In 2008, ICAS performers experienced at least four engine-related mechanical failures which could have been catastrophic. Two were during shows. Two were on cross country flights. And those are the ones we know about, the ones you shared so we could all learn something that might help should the same thing happen to us.
2009 is turning out to be far more troublesome. We’ve had oil line problems already discussed in the Ops Bull. We’ve had canopy separations and latch failures, fuel system malfunctions, landing gear and control surface problems. The list goes on. Just about everything that can wrong is going wrong…to one of us and — in some cases — more than one of us.
Although there is still much work to be done, two things have already come out of our initiative to change the culture of air show safety.
The first is communication. You are sharing your experiences and your troubles. When you pass along information about a problem or mechanical failure to Dan Hollowell at ICAS, he is able to keep track of what is happening. Talking to Dan is a convenient and simple way for you to share that information – in a productive and helpful way – with everybody in the business. When one person experienced an oil line failure, it was a problem. When two people had the same failure, it was a trend that Dan looked into further. When three people reported the problem, it received immediate action in the form of an Ops Bull article so anyone else using that particular product would know what happened and how it could be prevented. Think of it as an ICAS Service Bulletin.
Please keep Dan in the loop. He is the guy who can keep his mouth shut when he needs to and can get the information out when the situation calls for it. His e-mail address is firstname.lastname@example.org. His cell phone number is 317-217-0668.

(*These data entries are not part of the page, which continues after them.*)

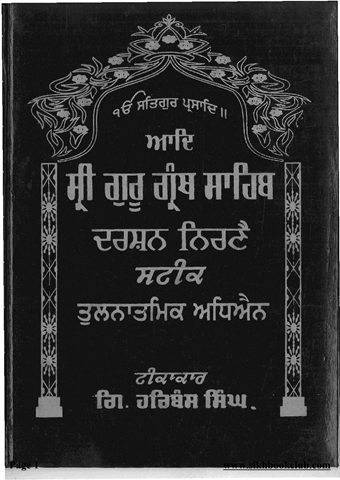 Aad Sri Guru Granth Sahib Ji Darshan Nirnay Steek Vol II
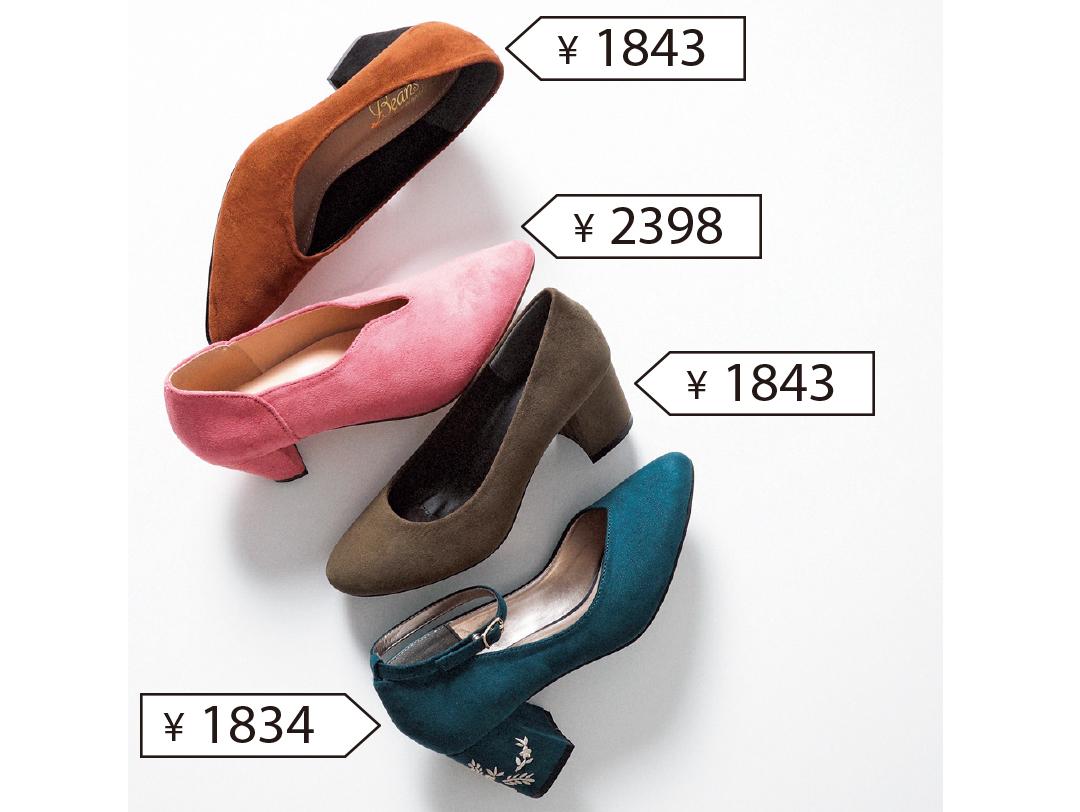 コスパ最高・ALL2490円以下! 冬のトレンド靴たっぷり♡ 24選!_1_2-8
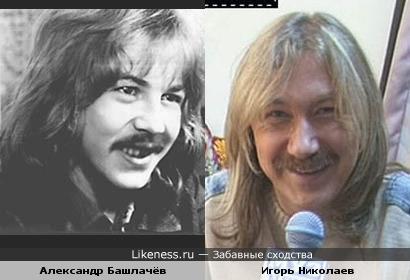 Александр Башлачёв с усами похож на Игоря Николаева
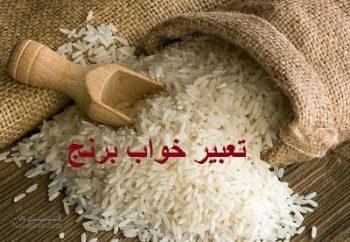 تعبیر خواب برنج - معنی خوردن برنج در خواب چیست؟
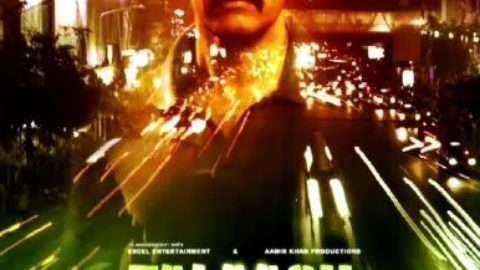 """Sanket's Review: """"Talaash"""" is not entirely engaging, though its fairly good!"""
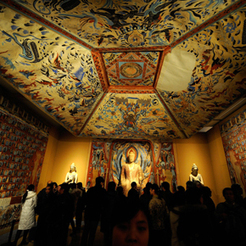 Dunhuang: A Secret Library, Digitally Excavated : The New Yorker | Library Watch | Scoop.it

The second thing that has come out of the culture change regarding these mechanical problems is the trend. More than most folks can remember, 2009 is producing an inordinate number of mechanical failures. It may be that it is just that we are talking more, but — even if that is the case — we need to pay close attention.
We ride these horses hard, as we should, but even the best horse can throw a shoe on rough terrain. Our aircraft are built tough to do a tough job. We keep them in the hangar to protect them, but that doesn’t mean things aren’t wearing out or coming loose.
Take the time to do more than that same old walk-around. Spend some time with your airplane, quietly in the hangar. Check those attach points, the fuel line fittings and cable swags. Take a long look at your harness, the flying wires and fuel tank straps. You knew your airplane was in top shape when the season started. Can you say the same thing five months later?